Re: What about this grammar? from Bethan Tovey-Walsh on 2022-09-12 (public-ixml@w3.org from September 2022)

From: Bethan Tovey-Walsh <accounts@bethan.wales>
Date: Mon, 12 Sep 2022 15:36:52 +0100
To: Steven Pemberton <steven.pemberton@cwi.nl>
Cc: Graydon Saunders <graydonish@gmail.com>, Norm Tovey-Walsh <norm@saxonica.com>, public-ixml@w3.org
Message-Id: <50699423-151B-4394-A795-A10CA5E39DD7@bethan.wales>
I don’t think this clearly prohibits a grammar with a literal character, though. That would be a dynamic error, not a static one, so (as you said previously, Steven) if the grammar is never serialized, there’s no error. A parser that doesn’t serialize the input grammar to XML never falls foul of the rule "Any serialization of a parse tree produced from the grammar must be well-formed XML.”


> On 12 Sep 2022, at 15:14, Steven Pemberton <steven.pemberton@cwi.nl> wrote:
> 
> I think the spec already covers this. It says:
> Any serialization of a parse tree produced from the grammar must be well-formed XML.
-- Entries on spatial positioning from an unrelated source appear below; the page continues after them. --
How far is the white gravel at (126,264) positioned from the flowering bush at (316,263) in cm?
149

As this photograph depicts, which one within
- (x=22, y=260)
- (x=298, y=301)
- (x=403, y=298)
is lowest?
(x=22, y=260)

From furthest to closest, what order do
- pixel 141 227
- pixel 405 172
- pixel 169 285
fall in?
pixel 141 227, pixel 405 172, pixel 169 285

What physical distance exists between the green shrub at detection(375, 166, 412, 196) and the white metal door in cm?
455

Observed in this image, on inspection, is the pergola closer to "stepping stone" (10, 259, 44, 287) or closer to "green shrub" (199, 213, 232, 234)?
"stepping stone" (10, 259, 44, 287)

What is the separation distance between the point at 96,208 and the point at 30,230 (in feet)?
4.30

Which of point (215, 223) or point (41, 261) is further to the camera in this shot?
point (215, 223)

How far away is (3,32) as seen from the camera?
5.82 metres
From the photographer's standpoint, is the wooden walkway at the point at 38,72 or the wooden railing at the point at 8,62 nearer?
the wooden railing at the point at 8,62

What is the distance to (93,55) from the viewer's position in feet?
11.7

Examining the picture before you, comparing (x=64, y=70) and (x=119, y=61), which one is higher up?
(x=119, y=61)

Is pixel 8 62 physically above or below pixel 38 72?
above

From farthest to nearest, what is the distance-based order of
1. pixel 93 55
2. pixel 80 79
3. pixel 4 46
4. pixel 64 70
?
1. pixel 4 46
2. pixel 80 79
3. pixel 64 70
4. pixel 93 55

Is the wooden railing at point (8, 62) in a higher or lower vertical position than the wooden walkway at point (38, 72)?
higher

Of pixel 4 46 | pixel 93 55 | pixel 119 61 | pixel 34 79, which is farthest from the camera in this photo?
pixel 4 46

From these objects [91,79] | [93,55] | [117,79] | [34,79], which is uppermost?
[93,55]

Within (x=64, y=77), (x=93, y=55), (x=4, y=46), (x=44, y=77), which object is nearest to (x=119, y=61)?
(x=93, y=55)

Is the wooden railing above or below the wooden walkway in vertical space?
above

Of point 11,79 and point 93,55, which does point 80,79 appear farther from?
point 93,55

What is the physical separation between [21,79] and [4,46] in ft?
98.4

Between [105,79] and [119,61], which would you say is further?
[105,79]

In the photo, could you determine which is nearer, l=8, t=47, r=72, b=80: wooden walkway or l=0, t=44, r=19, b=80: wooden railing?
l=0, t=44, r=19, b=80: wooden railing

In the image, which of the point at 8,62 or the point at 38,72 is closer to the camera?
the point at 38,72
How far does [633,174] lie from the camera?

> XML has some fairly arbitrary restrictions that this covers, but I would object to moving those restrictions up into the ixml language, simply because XML serialization is not the only thing that you can do with an ixml-parsed document.
> 
> We had long discussions about adding the restrictions to ixml, and I rewrote parts of the spec consequently many times, until we came up with that brilliant formulation above. I think we're covered.
> 
> Steven
> 
> On Monday 12 September 2022 15:41:36 (+02:00), Bethan Tovey-Walsh wrote:
> 
> > I propose that we make an amendment to the spec along these lines:
> > 
> > - An iXML grammar must be capable of being serialized to XML when parsed using the iXML specification grammar.
> > 
> > This would mean that a grammar with a literal U+0019 control character in it would be non-conforming, because that character cannot be represented literally in XML. But a grammar using a hex-encoded U+0019 character (i.e. #19) would be fine, because the XML serialization would be well-formed:
> > 
> > match: -#19, ‘a’.
> > 
> > <rule name=“match”>
> > <alt>
> > <literal tmark=“-“ hex=“19”/>
> > </alt>
> > </rule>
> > 
> > I think it would also be a good idea to add some wording spelling out the implications, such as:
> > 
> > - In an ixml grammar, characters that are not legal in XML must be represented as encoded characters, and must be excluded from the output by being marked with a “-”.
> > 
> > I’m not making a pull request for any of this, since I’m not yet clear on what we’re doing towards v-next.
> > 
> > All best,
> > 
> > BTW
> > 
> > > On 12 Sep 2022, at 12:33, Graydon <graydonish@gmail.com> wrote:
> > > 
> > > On Mon, Sep 12, 2022 at 09:55:07AM +0100, Norm Tovey-Walsh scripsit:
> > > [snip]
> > >> The discussion here is about U+0013 in an UTF-8 (or US ASCII similarly
> > >> encoded) document. Which I admit, I did not make clear.
> > > 
> > > I am easily befuddled!
> > > 
> > > I think there are maybe three questions --
> > > 
> > > 1. does the source document fed to an ixml parser have any constraints
> > > on contents beyond all being in some encoding known to the parser?
> > > 
> > > 2. is the ixml grammar document a representation of XML, using the same
> > > rules as an XML document with respect to what code points are
> > > permissible in the document?
> > > 
> > > 3. if the ixml grammar document is NOT a representation of XML, are
> > > there restrictions on the contents?
> > > 
> > > I think the answers are appropriately "no", "yes", and "not relevant due
> > > to 2 being yes".
> > > 
> > > If 3 requires an answer, I get stuck on "the parsed result is XML so we
> > > need mapping rules for what happens when a not-XML character gets used
> > > where it would become an element name" and so on. That seems like a hard
> > > problem, and I don't know of any compelling reason to try to solve it.
> > > 
> > > If it's just "you can have anything as a terminal symbol in your ixml
> > > grammar", there's still the issue of "and you just created a text node
> > > with that non-XML character in it". You original example is OK because
> > > it drops U+0013; it wouldn't be if it put that character into a text
> > > node. General case rules for what to do in that case also seem hard.
> > > 
> > > All of which makes me think I'm missing something. Why would you want
> > > to allow arbitrary literal code points in the ixml grammar?
> > > 
> > > -- 
> > > Graydon Saunders | graydonish@gmail.com
> > > Þæs oferéode, ðisses swá mæg.
> > > -- Deor ("That passed, so may this.")
> > > 
> > 
> > 
> >
Received on Monday, 12 September 2022 14:37:09 UTC